Nissequogue River State Park receives its largest private donation
IGA supermarket magnate Charles Reichert on Friday announced his family foundation would donate $1 million for the renovation of the historic Nissequogue River State Park administration building.
Once a Kings Park Psychiatric Center office and before that a hospital for World War I veterans, the building now houses a small number of parks employees, serves as a visitors center and provides meeting space for youth scouts and the Nissequogue River State Park Foundation.
But age and vandalism have taken a toll on the structure, one of dozens left standing after the psychiatric center closed in 1996 and state officials began converting for public use what is now a 521-acre site.
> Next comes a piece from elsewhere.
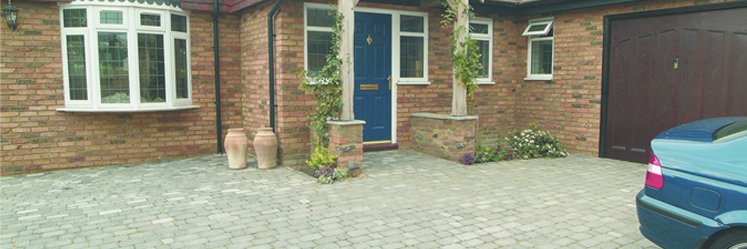 TDS_Paving's profile banner image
A tarp hanging from the ceiling next to the building’s main door only partly conceals crumbling plaster; the building’s cupola is askew; and park employees work without air conditioning in the summer and use electric space heaters in the winter. Thieves took copper sheathing from the roof, allowing rain to seep through.
The gift from the Charles and Helen Reichert Family Foundation will fix those issues and allow for significant improvements, such as adding an elevator for handicapped access to the second floor, officials said at a ceremony in the building Friday.
It is the largest private gift in the park’s history, officials from the Nissequogue River State Park Foundation said in a release.
Wayne Horsley, regional director for the state Office of Parks, Recreation and Historic Preservation, said the gift would help turn Nissequogue into a “premiere park in the state parks system.”
Reichert, 83, a Fort Salonga resident who owns five IGA supermarkets, said in an interview following the ceremony that he hoped his gift would bring more visitors to the park, which he said had been underutilized for years.
“I pictured this park as the Central Park of Long Island,” he said. “But you drive by on a beautiful summer day, there’s nobody here.” While he isn’t a regular visitor himself, he said, “I got so frustrated that nothing gets done.”
State workers have demolished more than 40 former psychiatric center buildings, and officials last year announced a $40 million improvement plan for the park. It called for one of the remaining buildings to be demolished to make way for a new headquarters for the Department of Environmental Conservation’s Division of Marine Resources, for fire hydrants to be installed in the park, and for rebuilding of the 151-slip marina near the mouth of the Nissequogue River.
Work on the DEC building will start in spring or early summer, after asbestos abatement and demolition of the building is finished, Horsley said, and the administration building work will be finished in 2020.